Mark

Development
- Year: 1960s
- Name: Mark

Boat
- Crew: 1

Hull
- Hull weight: 130 lb (59 kg)
- LOA: 12 ft (3.7 m)

Rig
- Mast height: 19 ft (5.8 m)

= Mark (dinghy) =

Sailing dinghy made in Belfast in the 1960s

The Mark is a single-hander small sailing dinghy. The design in plywood came from the pen of Billy Morton from Morton's Yacht Supplies, Priory Road, Hollywood, Belfast Northern Ireland. It first appeared in the 1964, in competition with the OK dinghy but before the Laser. At least 100 boats were built by Morton. Her performance is slower than an OK upwind due to her lighter weight (130lbs.) and shorter length. The Mark is 12 ft in length, with forward and side buoyancy compartments.
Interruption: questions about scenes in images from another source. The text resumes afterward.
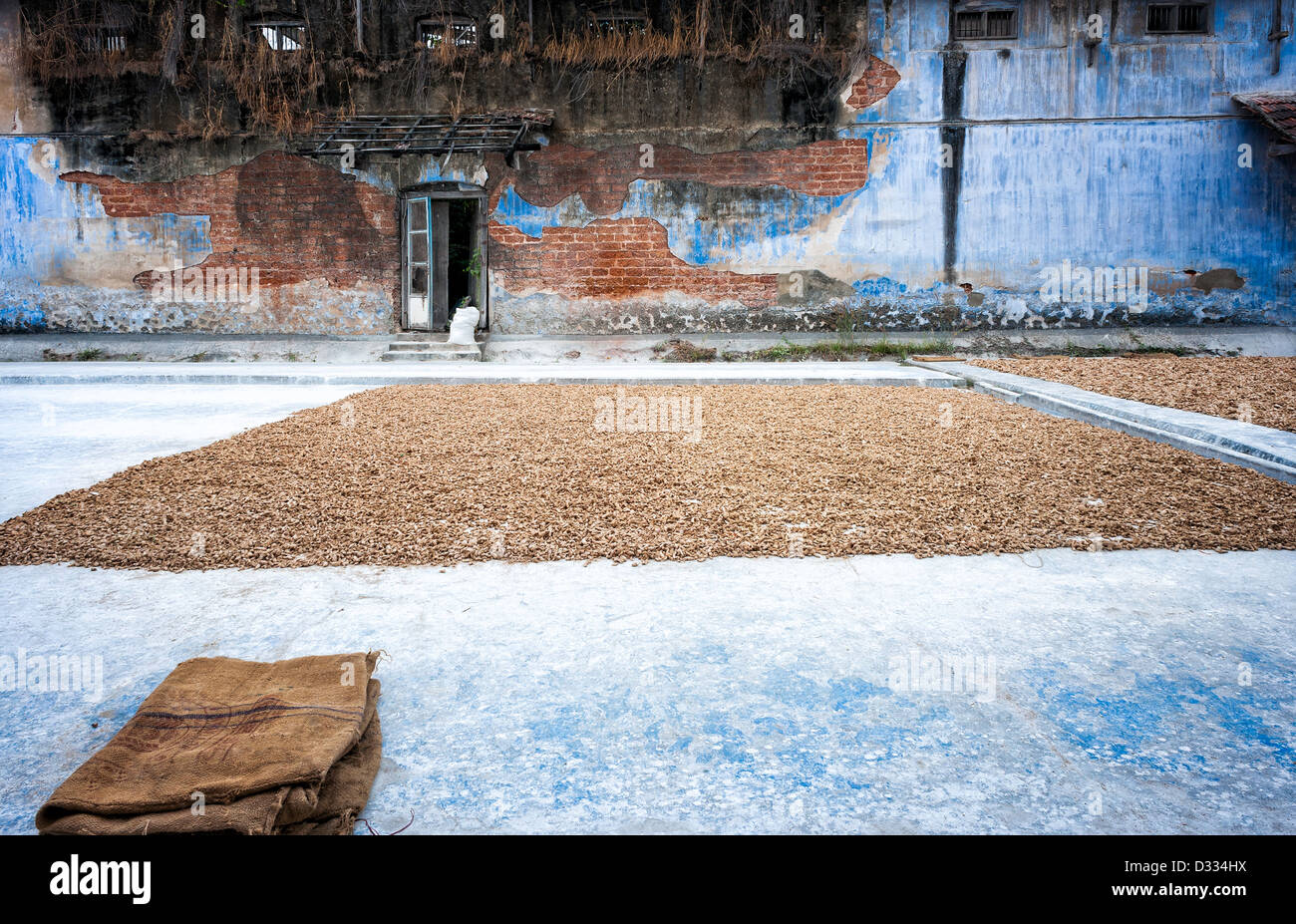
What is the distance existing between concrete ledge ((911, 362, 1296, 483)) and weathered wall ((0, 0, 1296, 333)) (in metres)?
5.06

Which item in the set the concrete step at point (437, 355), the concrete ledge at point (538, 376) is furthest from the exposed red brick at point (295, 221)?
the concrete ledge at point (538, 376)

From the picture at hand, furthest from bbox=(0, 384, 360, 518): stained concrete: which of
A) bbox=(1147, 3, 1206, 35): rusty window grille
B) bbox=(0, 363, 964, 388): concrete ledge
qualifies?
bbox=(1147, 3, 1206, 35): rusty window grille

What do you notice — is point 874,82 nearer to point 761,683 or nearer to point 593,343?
point 593,343

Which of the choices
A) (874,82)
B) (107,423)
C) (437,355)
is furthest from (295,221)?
(874,82)

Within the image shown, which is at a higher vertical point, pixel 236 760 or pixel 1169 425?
→ pixel 1169 425

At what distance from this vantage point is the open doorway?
38.4 ft

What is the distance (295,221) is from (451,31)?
11.9 feet

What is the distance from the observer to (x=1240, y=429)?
14.1 ft

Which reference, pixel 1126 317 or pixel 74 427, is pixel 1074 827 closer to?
pixel 74 427

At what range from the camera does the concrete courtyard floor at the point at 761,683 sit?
49.6 inches

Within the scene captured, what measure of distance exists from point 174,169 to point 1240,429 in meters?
13.3

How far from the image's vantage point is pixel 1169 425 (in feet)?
14.9

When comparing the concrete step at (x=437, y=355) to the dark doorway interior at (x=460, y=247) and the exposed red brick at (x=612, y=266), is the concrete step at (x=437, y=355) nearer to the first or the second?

A 19 ft free-standing rotating mast stepped far forward in the front buoyancy compartment supports a mainsail which features a MK symbol to identify the boat.
In 1966 the fibreglass Mark was introduced with no.100 called 'Fymark.'

No class racing is active.

Strong efforts were made to expand sales to the Republic of Ireland by making her available to potential buyers at Broadmeadow Estuary in Malahide. This did not succeed.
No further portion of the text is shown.